Di simpang jalan di lereng Pegunungan Cin-ling-san, Hui Song berhenti dan melepaskan tubuh suheng-nya. "Ciang-suheng, di sini kita harus berpisah. Bawalah ini untuk bekal dan engkau mengerti bahwa sejak sekarang, tak seharusnya engkau naik ke Cin-ling-san lagi, juga jangan memperlihatkan diri di kota Han-cung dan sekitarnya. Engkau tentu menjadi buronan pemerintah."
Dengan tangan kanannya Su Kiat memeluk pemuda itu dan menangislah dia. "Sute... ah, sute... kalau tidak ada engkau, aku akan mati penasaran. Dan ilmumu sekarang demikian hebatnya. Sekarang aku pun mempunyai cita-cita, sute. Aku akan mempelajari ilmu silat hingga tinggi agar aku dapat membalaskan kematian ayah dan juga membalaskan semua yang menimpa diriku kepada pembesar laknat itu. Sute, sampaikan maafku kepada suhu dan subo. Mereka telah begitu baik kepadaku, akan tetapi apa balasku? Hanya menyeret Cin-ling-pai ke dalam kesukaran saja. selamat tinggal, sute...!" Dan orang buntung itu pun pergilah berlari-lari meninggalkan tempat itu, diikuti pandang mata haru oleh Hui Song.

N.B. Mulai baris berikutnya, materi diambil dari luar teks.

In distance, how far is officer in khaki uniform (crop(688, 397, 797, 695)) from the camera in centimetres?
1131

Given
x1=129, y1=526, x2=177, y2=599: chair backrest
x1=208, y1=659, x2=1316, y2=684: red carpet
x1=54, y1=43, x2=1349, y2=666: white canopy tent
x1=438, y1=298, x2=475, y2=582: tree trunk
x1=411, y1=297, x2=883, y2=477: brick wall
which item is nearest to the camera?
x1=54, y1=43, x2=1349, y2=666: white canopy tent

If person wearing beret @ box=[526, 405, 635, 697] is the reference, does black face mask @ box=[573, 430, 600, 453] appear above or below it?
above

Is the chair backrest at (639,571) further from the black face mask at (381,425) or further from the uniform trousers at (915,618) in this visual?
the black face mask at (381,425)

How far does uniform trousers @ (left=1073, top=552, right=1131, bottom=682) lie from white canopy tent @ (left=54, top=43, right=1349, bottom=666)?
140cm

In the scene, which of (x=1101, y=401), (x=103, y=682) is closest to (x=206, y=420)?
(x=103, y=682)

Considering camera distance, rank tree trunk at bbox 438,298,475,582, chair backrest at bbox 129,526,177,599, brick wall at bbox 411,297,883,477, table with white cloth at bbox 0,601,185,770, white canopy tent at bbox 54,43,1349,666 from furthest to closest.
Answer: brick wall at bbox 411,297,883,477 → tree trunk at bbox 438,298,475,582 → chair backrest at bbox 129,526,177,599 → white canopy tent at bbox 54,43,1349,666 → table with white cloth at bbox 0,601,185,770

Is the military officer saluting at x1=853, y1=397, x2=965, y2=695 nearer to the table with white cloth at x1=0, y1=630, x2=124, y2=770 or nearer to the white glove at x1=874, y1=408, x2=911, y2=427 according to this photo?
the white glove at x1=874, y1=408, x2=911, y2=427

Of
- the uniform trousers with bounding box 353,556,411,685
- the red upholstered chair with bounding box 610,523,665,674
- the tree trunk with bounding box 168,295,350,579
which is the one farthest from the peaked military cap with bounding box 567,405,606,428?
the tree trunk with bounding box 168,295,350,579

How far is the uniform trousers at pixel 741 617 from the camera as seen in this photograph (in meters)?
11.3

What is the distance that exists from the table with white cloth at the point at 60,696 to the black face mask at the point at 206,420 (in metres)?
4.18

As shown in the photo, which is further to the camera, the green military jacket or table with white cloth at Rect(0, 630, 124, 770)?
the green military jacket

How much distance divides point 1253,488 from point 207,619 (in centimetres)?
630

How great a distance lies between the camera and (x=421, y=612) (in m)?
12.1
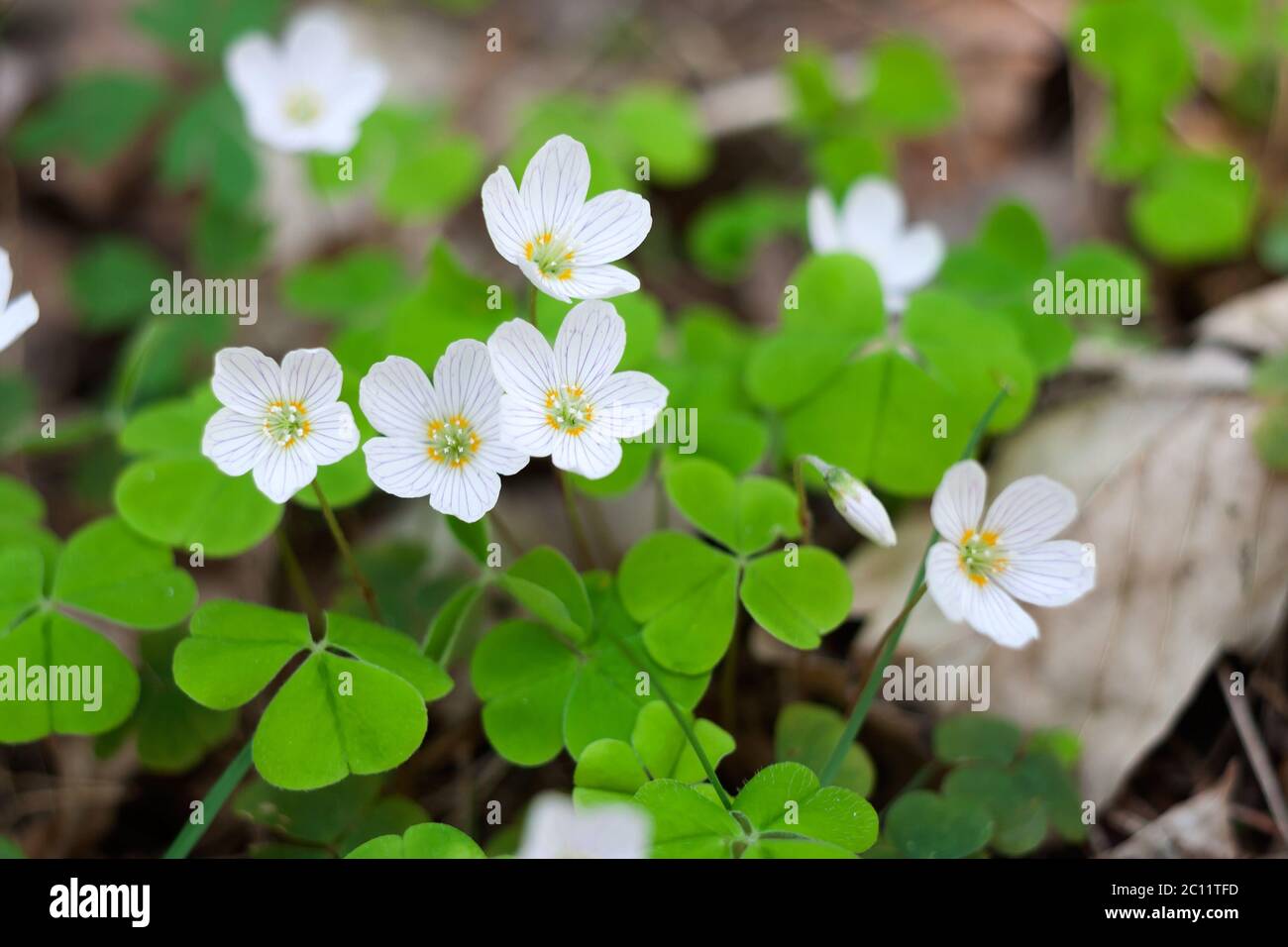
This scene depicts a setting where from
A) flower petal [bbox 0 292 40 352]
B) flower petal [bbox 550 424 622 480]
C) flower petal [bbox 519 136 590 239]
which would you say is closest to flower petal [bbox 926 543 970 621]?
flower petal [bbox 550 424 622 480]

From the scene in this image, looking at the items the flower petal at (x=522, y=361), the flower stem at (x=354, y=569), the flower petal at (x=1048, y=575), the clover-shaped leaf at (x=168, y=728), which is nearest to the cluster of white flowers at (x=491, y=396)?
the flower petal at (x=522, y=361)

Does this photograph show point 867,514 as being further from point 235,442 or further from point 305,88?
point 305,88

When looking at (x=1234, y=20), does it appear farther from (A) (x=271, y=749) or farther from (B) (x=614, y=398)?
(A) (x=271, y=749)

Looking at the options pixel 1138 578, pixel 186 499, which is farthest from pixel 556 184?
pixel 1138 578

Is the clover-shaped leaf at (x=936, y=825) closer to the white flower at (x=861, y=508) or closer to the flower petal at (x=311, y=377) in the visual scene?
the white flower at (x=861, y=508)
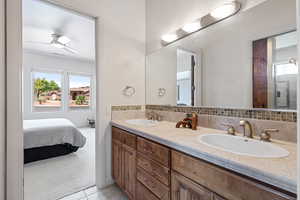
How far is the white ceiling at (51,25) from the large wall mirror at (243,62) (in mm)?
1422

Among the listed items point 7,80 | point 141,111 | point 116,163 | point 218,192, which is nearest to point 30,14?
point 7,80

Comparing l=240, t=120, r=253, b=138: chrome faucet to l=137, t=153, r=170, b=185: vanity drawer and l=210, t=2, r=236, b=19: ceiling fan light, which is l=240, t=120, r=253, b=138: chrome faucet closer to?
l=137, t=153, r=170, b=185: vanity drawer

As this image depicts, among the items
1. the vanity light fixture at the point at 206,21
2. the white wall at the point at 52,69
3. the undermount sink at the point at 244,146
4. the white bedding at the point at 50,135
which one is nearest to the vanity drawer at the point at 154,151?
the undermount sink at the point at 244,146

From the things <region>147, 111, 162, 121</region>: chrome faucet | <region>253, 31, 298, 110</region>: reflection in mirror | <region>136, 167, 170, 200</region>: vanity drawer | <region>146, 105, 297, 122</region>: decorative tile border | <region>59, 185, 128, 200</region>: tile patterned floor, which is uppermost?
<region>253, 31, 298, 110</region>: reflection in mirror

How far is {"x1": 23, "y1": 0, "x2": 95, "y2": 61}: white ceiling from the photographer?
7.57 feet

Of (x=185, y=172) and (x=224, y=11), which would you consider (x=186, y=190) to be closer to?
(x=185, y=172)

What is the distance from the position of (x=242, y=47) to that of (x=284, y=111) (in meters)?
0.61

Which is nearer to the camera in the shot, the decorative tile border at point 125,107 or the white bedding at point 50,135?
the decorative tile border at point 125,107

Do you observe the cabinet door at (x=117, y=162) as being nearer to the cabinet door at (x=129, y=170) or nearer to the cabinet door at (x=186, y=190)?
the cabinet door at (x=129, y=170)

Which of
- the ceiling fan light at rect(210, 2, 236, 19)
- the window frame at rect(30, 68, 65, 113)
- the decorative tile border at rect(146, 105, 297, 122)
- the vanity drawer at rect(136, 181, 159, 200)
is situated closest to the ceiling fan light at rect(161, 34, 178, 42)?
the ceiling fan light at rect(210, 2, 236, 19)

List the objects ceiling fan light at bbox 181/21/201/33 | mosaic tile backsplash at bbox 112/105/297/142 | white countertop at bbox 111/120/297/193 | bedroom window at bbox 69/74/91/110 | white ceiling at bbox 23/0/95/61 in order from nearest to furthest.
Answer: white countertop at bbox 111/120/297/193 < mosaic tile backsplash at bbox 112/105/297/142 < ceiling fan light at bbox 181/21/201/33 < white ceiling at bbox 23/0/95/61 < bedroom window at bbox 69/74/91/110

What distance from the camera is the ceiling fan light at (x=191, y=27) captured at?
1.55 meters

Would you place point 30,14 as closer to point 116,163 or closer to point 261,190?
point 116,163

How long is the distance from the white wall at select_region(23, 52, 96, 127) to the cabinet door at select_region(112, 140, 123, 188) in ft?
10.3
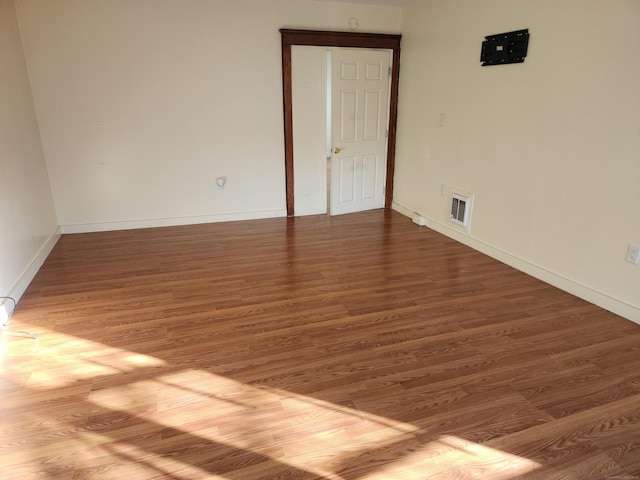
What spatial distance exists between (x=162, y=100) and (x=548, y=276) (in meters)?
4.34

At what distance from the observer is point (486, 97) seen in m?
3.97

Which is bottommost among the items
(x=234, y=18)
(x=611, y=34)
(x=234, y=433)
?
(x=234, y=433)

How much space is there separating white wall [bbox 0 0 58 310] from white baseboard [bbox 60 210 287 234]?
358 millimetres

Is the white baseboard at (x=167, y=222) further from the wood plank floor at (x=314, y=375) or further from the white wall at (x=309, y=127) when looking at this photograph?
the wood plank floor at (x=314, y=375)

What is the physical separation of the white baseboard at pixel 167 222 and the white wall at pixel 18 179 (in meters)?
0.36

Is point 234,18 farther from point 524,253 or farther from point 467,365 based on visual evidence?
point 467,365

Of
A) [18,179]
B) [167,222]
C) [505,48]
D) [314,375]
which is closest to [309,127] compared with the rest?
[167,222]

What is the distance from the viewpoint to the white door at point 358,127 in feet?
16.9

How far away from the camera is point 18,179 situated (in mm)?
3631

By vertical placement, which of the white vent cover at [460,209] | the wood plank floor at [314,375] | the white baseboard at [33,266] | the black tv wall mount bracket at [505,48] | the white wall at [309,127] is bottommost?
the wood plank floor at [314,375]

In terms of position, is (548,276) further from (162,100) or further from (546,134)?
(162,100)

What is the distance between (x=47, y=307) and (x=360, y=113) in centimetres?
403

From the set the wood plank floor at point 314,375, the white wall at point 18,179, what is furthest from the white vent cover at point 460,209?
the white wall at point 18,179

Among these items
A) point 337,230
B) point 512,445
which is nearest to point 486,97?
point 337,230
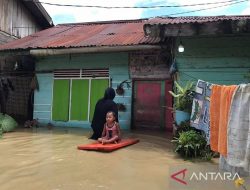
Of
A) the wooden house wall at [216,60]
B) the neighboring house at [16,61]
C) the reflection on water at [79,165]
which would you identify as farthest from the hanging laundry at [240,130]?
the neighboring house at [16,61]

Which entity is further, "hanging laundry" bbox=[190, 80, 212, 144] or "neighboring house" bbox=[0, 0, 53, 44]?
"neighboring house" bbox=[0, 0, 53, 44]

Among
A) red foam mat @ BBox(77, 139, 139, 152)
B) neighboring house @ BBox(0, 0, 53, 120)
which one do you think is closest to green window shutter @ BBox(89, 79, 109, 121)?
neighboring house @ BBox(0, 0, 53, 120)

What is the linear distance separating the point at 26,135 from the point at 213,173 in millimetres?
6522

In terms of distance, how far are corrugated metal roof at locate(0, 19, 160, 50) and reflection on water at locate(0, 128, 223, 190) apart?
3705mm

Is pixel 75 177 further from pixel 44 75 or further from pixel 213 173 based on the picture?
pixel 44 75

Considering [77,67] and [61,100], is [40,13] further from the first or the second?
[61,100]

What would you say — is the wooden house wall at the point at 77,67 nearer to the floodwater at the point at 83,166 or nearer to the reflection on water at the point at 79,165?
the reflection on water at the point at 79,165

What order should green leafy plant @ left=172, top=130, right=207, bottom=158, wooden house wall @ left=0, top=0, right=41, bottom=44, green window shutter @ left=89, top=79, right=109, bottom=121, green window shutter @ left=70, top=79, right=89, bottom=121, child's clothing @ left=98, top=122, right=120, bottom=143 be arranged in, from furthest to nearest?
wooden house wall @ left=0, top=0, right=41, bottom=44 < green window shutter @ left=70, top=79, right=89, bottom=121 < green window shutter @ left=89, top=79, right=109, bottom=121 < child's clothing @ left=98, top=122, right=120, bottom=143 < green leafy plant @ left=172, top=130, right=207, bottom=158

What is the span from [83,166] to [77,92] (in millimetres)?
6927

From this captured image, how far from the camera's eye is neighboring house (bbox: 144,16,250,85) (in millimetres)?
8867

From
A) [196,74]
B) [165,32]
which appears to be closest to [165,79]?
[196,74]

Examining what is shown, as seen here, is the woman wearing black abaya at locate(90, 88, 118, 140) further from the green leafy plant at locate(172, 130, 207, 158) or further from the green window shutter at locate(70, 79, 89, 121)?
the green window shutter at locate(70, 79, 89, 121)

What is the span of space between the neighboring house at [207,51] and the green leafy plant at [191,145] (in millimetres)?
2550

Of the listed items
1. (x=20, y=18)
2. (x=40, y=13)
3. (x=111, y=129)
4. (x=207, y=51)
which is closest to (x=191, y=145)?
(x=111, y=129)
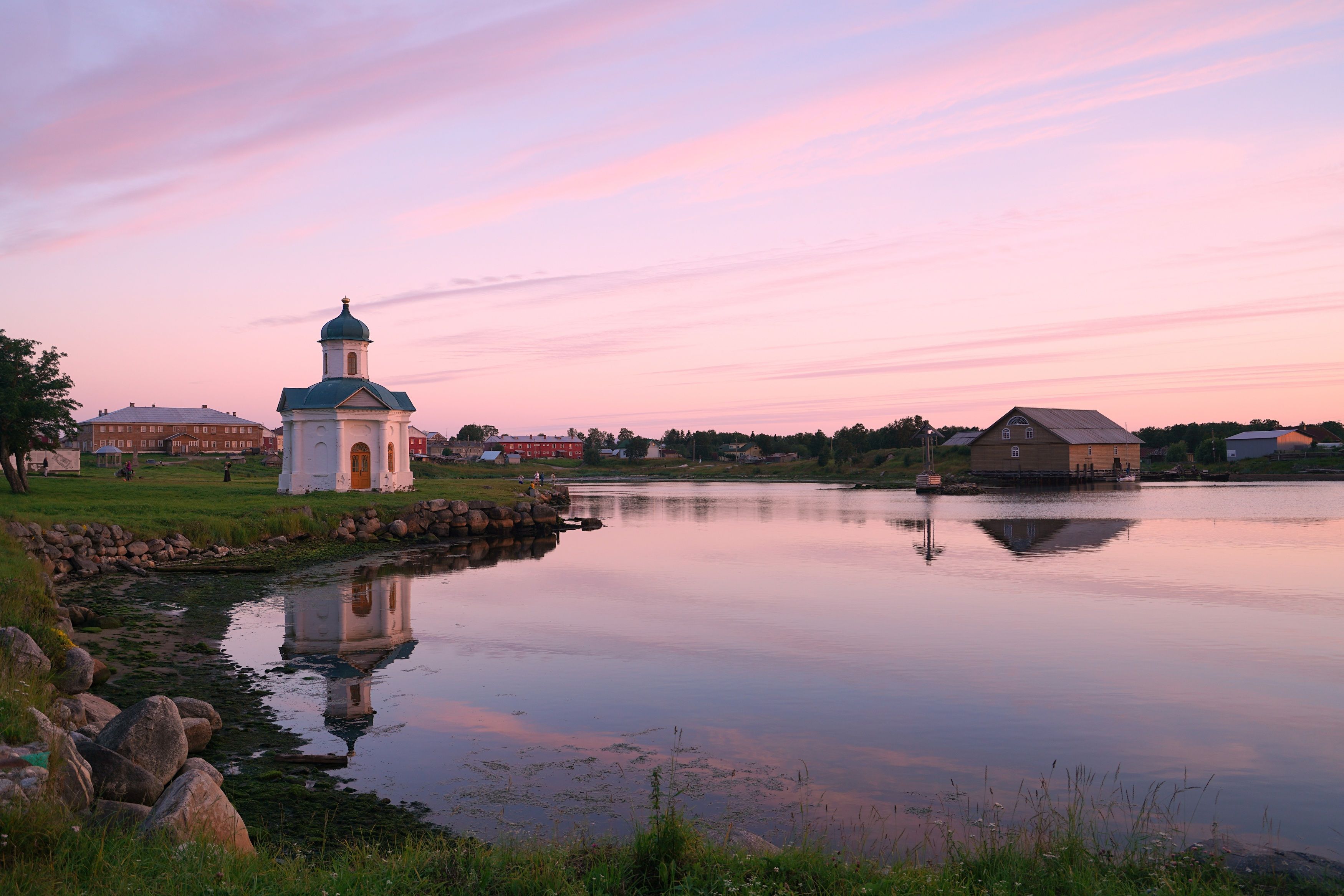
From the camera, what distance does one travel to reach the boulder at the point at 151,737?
9.60 meters

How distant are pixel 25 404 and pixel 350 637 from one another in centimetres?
2329

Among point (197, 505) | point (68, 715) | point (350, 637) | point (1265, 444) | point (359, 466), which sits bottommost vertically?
point (350, 637)

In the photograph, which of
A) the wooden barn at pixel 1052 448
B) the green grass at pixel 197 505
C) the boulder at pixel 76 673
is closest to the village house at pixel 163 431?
the green grass at pixel 197 505

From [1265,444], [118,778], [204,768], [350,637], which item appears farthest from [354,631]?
[1265,444]

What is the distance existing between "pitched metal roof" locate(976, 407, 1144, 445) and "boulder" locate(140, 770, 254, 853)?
10247cm

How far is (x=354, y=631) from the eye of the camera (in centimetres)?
2077

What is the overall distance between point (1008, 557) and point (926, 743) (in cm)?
2490

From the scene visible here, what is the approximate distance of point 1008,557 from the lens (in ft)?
116

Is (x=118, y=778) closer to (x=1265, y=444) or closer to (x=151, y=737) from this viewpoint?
(x=151, y=737)

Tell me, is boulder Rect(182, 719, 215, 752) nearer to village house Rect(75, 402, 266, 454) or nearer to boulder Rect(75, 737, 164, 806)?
boulder Rect(75, 737, 164, 806)

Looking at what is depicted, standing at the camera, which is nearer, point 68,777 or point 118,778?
point 68,777

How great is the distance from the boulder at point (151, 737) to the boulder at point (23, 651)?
2.05 m

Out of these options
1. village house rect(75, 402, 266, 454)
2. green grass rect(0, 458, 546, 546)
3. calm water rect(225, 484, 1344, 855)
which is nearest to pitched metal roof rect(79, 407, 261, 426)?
village house rect(75, 402, 266, 454)

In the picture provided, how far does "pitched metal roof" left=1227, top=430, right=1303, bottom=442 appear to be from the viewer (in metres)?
116
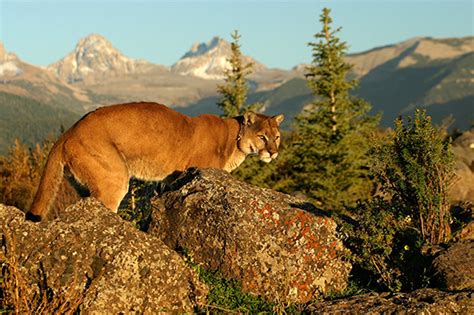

Dia dapat mengenal seorang jantan yang gagah perkasa, suheng-nya itu, Ciang Su Kiat. Dia takkan merasa heran jika suheng-nya itu kelak dapat berhasil memenuhi cita-citanya dan muncul sebagai seorang yang pandai.
"Kasihan Ciang-suheng...!" Tanpa terasa lagi kata-kata ini meluncur keluar dari mulutnya seperti keluhan dan Hui Song menggeleng-geleng kepala, menghela napas.
"Seorang murid murtad seperti itu tidak perlu dikasihani!"
Mendengar suara orang yang secara tiba-tiba menyambut ucapannya itu, Hui Song cepat membalik dan memandang bayangan yang muncul dari balik batang pohon.
"Sumoi...!" tegurnya, kaget dan juga girang setelah mengenal bahwa bayangan itu adalah Tan Siang Wi, murid ayah ibunya yang amat disayang sekali oleh ibunya.
Sebelum dia mengikuti Dewa Kipas Siangkoan Lo-jin untuk mempelajari ilmu selama tiga tahun, pernah dia bertemu dengan sumoi-nya itu dalam perantauannya, yaitu pada waktu dia menghadiri pesta ulang tahun Ang-kauwsu. Di tempat pesta itu Tan Siang Wi ikut pula membantunya ketika dia dan Sui Cin menyelamatkan Jenderal Ciang yang diserbu oleh para datuk sesat.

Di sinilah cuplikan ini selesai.